The number of Americans filing new claims for unemployment benefits fell to a 16-month low last week as the U.S. labor market steadily gains traction while other data showed import prices rose solidly in June but have probably peaked.
Wall Street traded lower even as the four largest U.S. consumer banks posted blockbuster second-quarter results earlier this week that were above analysts’ estimates.
Investors are looking for visibility into future earnings as stocks have already surged in anticipation of stellar growth.
“We had the rally going into the earnings season. Now that we’re actually here, we’re seeing some softness. I wouldn’t be surprised if we don’t see a lot of strength during this reporting season,” said Tim Ghriskey, chief investment strategist at Inverness Counsel in New York.
Analysts expect strong earnings, with IBES data from Refinitiv showing consensus looking for a 65.8% gain from a year ago, making corporate guidance more important than results.
‘NAME OF THE GAME’
Energy and technology stocks led the decline on Wall Street, with defensive consumer staples and utilities the only two of 11 S&P 500 sectors to gain. Staples have pricing power that could help Procter & Gamble Co, Coca-Cola Co and others rise, once it is clear their margins remain intact, said Tom Hayes, founder and managing member of Great Hill Capital LLC.
“Guidance is the name of the game. A lot of good news is already baked into the market and even with strong guidance, you may get a breather here,” Hayes said.
The MSCI world equity index, which tracks shares in 50 countries, closed down 0.33% to 723.66 after touching a record high on Wednesday. Europe’s broad FTSEurofirst 300 index closed down 0.92% at 1,761.30, less than 20 points from an all-time peak set Monday.

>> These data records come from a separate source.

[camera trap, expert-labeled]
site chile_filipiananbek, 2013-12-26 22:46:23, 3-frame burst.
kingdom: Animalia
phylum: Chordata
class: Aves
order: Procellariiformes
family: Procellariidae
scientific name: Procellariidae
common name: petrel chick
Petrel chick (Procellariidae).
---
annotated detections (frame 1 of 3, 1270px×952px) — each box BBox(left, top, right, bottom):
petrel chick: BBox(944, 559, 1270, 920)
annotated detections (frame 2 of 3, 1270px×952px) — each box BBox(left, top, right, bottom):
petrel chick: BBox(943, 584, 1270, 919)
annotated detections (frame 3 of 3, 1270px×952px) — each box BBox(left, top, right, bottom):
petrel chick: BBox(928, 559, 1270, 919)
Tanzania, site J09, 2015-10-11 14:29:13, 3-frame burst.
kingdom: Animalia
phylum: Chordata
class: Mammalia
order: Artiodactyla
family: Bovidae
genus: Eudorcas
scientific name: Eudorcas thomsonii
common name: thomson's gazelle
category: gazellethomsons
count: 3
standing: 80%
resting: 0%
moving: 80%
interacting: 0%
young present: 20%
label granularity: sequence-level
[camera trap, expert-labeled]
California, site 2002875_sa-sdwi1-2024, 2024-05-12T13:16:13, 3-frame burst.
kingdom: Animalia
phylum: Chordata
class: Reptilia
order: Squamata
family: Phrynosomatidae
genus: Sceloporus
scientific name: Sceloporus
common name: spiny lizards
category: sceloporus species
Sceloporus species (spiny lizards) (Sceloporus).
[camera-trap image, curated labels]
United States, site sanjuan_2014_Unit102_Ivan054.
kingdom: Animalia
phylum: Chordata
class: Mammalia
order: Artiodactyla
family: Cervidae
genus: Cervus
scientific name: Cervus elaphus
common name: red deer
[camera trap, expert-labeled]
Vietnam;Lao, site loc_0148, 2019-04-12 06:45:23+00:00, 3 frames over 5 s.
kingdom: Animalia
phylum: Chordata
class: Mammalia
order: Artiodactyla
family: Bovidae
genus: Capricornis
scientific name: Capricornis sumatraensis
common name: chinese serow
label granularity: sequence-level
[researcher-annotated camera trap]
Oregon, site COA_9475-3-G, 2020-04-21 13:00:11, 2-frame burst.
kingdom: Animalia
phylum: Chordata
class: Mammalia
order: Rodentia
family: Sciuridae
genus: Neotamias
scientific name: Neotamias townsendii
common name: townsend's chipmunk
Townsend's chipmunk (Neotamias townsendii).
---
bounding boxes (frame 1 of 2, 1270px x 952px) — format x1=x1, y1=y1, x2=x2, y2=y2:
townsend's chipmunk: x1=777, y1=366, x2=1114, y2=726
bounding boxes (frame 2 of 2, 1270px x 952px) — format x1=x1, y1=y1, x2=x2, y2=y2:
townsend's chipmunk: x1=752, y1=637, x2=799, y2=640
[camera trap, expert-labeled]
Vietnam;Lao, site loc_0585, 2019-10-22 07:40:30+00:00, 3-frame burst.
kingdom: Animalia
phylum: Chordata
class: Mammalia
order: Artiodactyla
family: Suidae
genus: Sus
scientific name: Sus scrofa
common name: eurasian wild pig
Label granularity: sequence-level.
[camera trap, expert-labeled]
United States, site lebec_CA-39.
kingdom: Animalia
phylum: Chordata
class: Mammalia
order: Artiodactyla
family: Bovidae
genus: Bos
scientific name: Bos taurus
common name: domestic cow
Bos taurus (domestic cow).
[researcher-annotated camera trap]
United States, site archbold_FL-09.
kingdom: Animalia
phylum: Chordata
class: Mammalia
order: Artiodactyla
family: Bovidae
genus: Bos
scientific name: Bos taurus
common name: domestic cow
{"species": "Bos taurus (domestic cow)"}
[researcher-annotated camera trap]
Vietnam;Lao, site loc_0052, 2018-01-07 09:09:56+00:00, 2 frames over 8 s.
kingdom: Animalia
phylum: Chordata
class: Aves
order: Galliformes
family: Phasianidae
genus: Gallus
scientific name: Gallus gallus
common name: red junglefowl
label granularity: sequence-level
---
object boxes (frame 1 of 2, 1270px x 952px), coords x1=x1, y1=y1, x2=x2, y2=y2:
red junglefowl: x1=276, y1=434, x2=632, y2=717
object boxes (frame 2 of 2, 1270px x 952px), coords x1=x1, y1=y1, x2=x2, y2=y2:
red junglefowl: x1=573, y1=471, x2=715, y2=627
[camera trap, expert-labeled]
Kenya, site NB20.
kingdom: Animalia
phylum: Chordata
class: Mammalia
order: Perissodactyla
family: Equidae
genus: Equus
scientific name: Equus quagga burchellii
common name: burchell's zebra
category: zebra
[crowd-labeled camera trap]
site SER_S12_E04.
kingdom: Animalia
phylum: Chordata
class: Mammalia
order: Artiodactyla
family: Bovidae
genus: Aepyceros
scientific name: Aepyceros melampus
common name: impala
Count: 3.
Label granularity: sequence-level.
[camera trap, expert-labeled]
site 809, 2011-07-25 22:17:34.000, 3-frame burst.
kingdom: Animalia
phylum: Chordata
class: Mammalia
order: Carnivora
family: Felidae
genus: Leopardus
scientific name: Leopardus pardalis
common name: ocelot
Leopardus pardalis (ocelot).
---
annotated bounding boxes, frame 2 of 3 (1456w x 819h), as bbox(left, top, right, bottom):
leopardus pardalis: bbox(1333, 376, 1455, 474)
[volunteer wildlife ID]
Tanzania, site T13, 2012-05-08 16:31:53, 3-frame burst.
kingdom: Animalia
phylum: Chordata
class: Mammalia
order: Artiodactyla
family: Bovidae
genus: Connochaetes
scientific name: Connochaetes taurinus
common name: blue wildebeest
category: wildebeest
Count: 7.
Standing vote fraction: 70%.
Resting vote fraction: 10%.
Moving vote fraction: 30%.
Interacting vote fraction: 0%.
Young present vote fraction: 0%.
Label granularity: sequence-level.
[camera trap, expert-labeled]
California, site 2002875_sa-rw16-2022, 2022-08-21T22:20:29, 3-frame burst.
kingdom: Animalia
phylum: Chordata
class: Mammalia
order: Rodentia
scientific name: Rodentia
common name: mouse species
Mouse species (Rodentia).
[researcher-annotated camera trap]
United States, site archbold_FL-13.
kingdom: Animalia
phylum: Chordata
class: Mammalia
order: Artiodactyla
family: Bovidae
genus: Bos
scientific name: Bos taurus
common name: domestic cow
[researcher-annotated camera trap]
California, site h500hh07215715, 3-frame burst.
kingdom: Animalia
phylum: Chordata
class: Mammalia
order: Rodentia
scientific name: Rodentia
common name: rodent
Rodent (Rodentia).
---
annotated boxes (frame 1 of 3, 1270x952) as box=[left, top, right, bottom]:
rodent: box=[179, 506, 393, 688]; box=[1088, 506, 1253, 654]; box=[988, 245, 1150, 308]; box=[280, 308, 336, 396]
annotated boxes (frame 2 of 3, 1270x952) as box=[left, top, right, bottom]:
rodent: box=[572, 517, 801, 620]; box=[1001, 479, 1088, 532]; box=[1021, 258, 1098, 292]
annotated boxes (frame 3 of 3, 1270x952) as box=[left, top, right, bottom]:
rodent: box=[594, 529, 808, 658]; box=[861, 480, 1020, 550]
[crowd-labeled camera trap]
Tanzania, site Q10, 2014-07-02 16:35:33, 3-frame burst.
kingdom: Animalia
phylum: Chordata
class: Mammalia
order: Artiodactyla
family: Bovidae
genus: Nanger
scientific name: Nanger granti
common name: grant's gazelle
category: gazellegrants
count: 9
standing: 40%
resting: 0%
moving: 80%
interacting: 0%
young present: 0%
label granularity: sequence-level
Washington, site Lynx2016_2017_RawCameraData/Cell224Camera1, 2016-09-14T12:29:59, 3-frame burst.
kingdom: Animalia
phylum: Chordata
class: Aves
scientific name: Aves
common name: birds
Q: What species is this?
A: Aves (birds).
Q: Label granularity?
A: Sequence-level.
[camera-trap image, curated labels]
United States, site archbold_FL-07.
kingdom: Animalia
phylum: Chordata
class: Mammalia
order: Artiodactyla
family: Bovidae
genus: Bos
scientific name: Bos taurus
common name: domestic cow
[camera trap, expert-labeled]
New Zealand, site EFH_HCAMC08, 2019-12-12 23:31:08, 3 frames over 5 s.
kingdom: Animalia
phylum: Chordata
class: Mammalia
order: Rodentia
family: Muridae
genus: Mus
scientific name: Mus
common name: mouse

Losses in Europe were broad-based, with economically sensitive stocks such as banks, automakers and travel down between 0.3% and 1.6% as investors grew wary of rising COVID-19 cases and their potential economic impact.
Official data showed that the United Kingdom reported the highest daily increase in COVID-19 cases since Jan. 15.
On Wall Street, the Dow Jones Industrial Average eked out a 0.15% gain but the S&P 500 fell 0.33% and the Nasdaq Composite slid 0.70%.
Shares in emerging markets rose, bucking the global trend, with MSCI’s index gaining 0.77%.
The 10-year Treasury note fell 5.9 basis points to yield 1.2972%, while the dollar index, which tracks a basket of six currencies, rose 0.19% to 92.586.
The rally in U.S. and European bond prices, which show the inverse of yields, suggested growing investor caution.
The dollar has climbed in recent weeks as investors take stock of the Fed’s increasingly upbeat assessment of the U.S. economy, which for some investors has brought forward the timeframe for its next rate rise. Rates have fallen on Japanese buying and investors selling long-dated maturities for shorter-duration government debt, which has pushed prices up.
The euro fell 0.21% at $1.1810, while the yen traded slid 0.18% at $109.7900.
Oil prices fell as investors braced for increased supplies after a compromise agreement between leading OPEC producers and after a surprisingly low weekly reading on U.S. fuel demand.
Brent crude fell $1.29 to settle at $73.47 a barrel, while U.S. crude slid $1.48 to $71.65 a barrel.
Gold hit a one-month peak, spurred by Federal Reserve Chair Jerome Powell’s dovish comments that squashed market interest rates.
U.S. gold futures gained 0.3% to $1,830.00 an ounce.
COVID-19 VARIANT FEARS
China’s economic data showed average growth surpassed the first quarter, while June retail sales and industrial output beat expectations. But it also showed authorities, which only last week injected 1 trillion yuan into the financial system, will ensure that conditions stay loose.
The World Health Organization (WHO) COVID-19 dashboard reported the first weekly rise in global deaths from the virus in 10 weeks and a 5.6% jump in daily case numbers on Wednesday.
“The market is fearing the Delta variant could take a hold of different economies so you are almost seeing that we are back to the ‘bond yields lower, tech doing well’ scenario,” said Justin Onuekwusi, portfolio manager at Legal & General Investment Management.
The likes of Amazon and Google are up 6-8% this month, while China’s biggest tech firms Alibaba and Tencent have surged more than 12% since China’s central bank made a supportive policy tweak for the first time in nearly a year on Friday.
The Chinese yuan dipped to 6.4628 per dollar in Asia after hitting a three-week high of 6.4508 overnight.